To be honest, I was keener on ‘collecting’ friends in childhood and teenage years. Owing to my own pervasive sense of loneliness at the time, I believed that having different circles of friends was a sign of some sort of acceptance in people’s eyes. You needed to be seen at parties, to be noticed, I thought. Yet, I could never tell any of them when there was an actual problem.

Later, many of these friendships began to fade away; the friend circles gradually grew smaller. People shifted jobs, cities and countries, messages reduced to just annual birthday wishes. For a person like me, who hates letting friendships go, I had to let them go as much as I wanted to hold on to them. I was seemingly content with the few close friendships that I had, believing strongly that I didn’t have the bandwidth to make more friends in my thirties.
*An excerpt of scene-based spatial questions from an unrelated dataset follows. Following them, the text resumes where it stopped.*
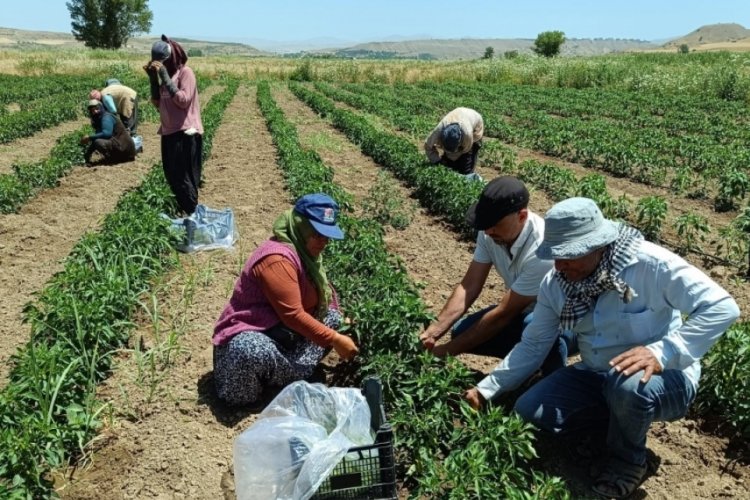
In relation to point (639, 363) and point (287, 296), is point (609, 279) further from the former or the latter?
point (287, 296)

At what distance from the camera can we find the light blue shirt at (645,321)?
2.86m

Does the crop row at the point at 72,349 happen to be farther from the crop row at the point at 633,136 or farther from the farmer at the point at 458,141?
the crop row at the point at 633,136

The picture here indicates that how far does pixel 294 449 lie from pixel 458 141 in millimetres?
6204

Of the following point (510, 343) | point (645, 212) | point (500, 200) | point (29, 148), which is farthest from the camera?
point (29, 148)

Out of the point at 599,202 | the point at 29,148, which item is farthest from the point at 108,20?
the point at 599,202

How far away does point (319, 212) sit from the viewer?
11.4ft

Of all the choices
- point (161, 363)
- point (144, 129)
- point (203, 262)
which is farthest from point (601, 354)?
point (144, 129)

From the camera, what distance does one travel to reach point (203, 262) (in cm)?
645

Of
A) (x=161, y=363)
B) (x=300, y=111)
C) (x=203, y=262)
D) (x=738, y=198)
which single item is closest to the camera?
(x=161, y=363)

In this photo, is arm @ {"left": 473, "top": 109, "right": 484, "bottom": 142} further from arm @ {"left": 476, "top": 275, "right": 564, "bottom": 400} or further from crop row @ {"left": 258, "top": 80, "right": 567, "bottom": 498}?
arm @ {"left": 476, "top": 275, "right": 564, "bottom": 400}

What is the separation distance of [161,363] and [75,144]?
7992mm

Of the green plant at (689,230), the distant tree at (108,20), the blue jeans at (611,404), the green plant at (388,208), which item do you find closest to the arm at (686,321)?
the blue jeans at (611,404)

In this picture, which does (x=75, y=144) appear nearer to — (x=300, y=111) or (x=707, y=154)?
(x=300, y=111)

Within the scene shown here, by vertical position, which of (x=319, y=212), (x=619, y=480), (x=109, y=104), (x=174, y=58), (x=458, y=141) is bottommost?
(x=619, y=480)
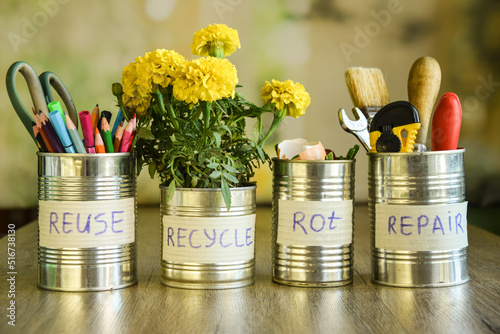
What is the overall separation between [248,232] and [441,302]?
22cm

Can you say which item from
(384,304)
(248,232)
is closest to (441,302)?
(384,304)

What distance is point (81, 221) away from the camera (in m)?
0.67

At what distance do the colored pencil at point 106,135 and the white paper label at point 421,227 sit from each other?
1.03ft

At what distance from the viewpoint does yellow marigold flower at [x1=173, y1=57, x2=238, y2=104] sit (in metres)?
0.63

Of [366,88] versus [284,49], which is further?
[284,49]

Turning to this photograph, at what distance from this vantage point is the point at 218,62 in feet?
2.08

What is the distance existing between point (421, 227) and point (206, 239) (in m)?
0.24

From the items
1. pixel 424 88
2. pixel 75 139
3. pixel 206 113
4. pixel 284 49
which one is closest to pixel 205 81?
pixel 206 113

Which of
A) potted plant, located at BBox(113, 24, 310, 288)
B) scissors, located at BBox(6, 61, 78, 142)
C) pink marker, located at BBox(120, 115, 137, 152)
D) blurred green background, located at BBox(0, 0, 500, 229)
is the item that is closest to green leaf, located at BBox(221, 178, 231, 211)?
potted plant, located at BBox(113, 24, 310, 288)

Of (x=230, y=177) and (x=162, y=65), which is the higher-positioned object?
(x=162, y=65)

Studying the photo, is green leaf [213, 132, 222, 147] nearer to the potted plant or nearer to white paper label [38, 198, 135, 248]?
the potted plant

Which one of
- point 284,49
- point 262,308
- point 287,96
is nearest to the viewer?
point 262,308

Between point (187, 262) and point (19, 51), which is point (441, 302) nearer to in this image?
point (187, 262)

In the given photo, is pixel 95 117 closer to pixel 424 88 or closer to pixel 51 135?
pixel 51 135
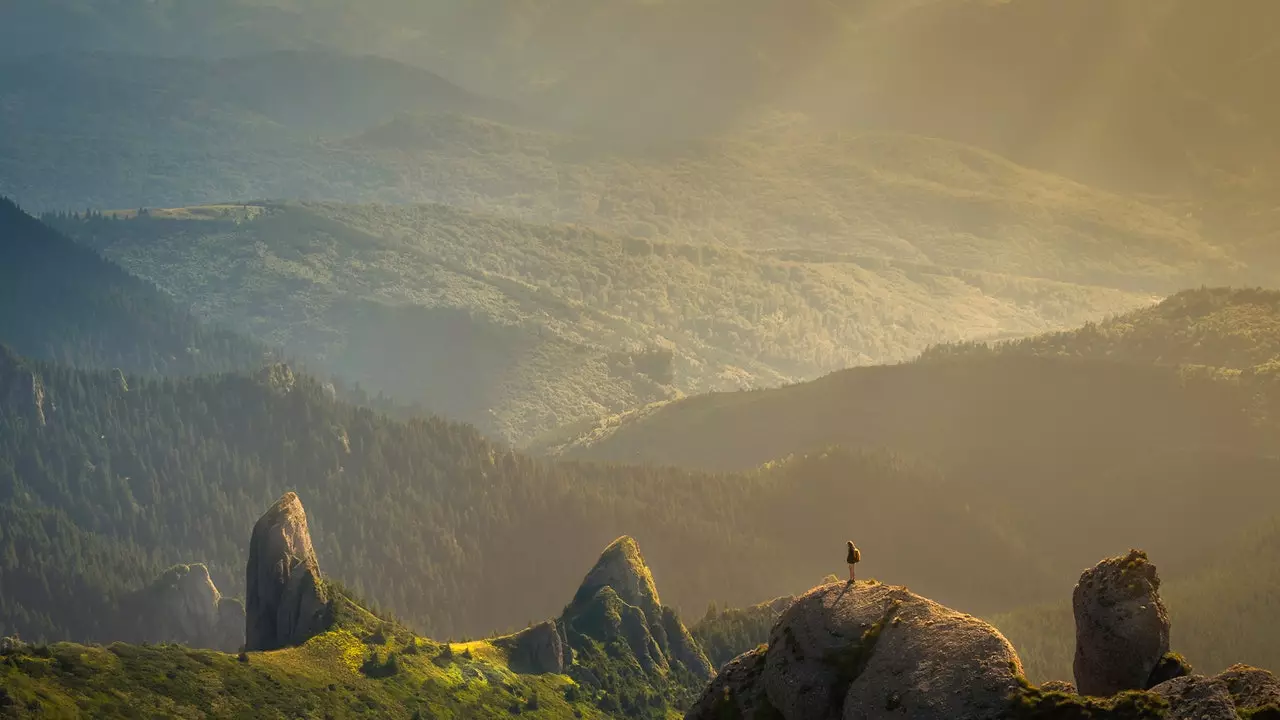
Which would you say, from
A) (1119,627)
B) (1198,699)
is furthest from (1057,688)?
(1119,627)

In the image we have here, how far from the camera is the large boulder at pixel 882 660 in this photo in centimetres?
7500

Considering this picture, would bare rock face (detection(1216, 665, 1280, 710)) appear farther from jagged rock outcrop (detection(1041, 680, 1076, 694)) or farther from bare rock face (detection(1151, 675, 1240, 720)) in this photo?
jagged rock outcrop (detection(1041, 680, 1076, 694))

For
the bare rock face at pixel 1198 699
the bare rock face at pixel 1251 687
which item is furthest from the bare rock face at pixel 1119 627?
the bare rock face at pixel 1251 687

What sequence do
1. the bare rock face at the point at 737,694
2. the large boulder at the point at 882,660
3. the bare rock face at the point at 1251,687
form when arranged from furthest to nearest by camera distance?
the bare rock face at the point at 737,694, the large boulder at the point at 882,660, the bare rock face at the point at 1251,687

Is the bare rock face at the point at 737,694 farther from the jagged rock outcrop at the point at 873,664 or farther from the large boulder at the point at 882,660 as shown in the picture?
the large boulder at the point at 882,660

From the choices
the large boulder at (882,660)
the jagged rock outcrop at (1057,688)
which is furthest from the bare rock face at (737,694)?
the jagged rock outcrop at (1057,688)

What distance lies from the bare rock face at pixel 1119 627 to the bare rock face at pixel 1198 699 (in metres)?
9.76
Ironically, I did — it was hard not to. And the stranger thing is, I’ve “collected” richer and more fulfilling friendships in the past few years than I did back then. It didn’t stop at networking just for events or goodbyes at the office’s car park. The casual coffees, teas, five-minute meetings gradually paved the way to long conversations over life, loss and grief, with a tinge of inside jokes.

In short, I understand friendships now, more than I did earlier. For me, it’s just about who brings about the ‘real’ you in you. And, it doesn’t matter if it starts with just being someone you met for networking purposes, a casual gym friend, or a colleague whose charger you borrowed.

Maybe, what matters is where you go from there.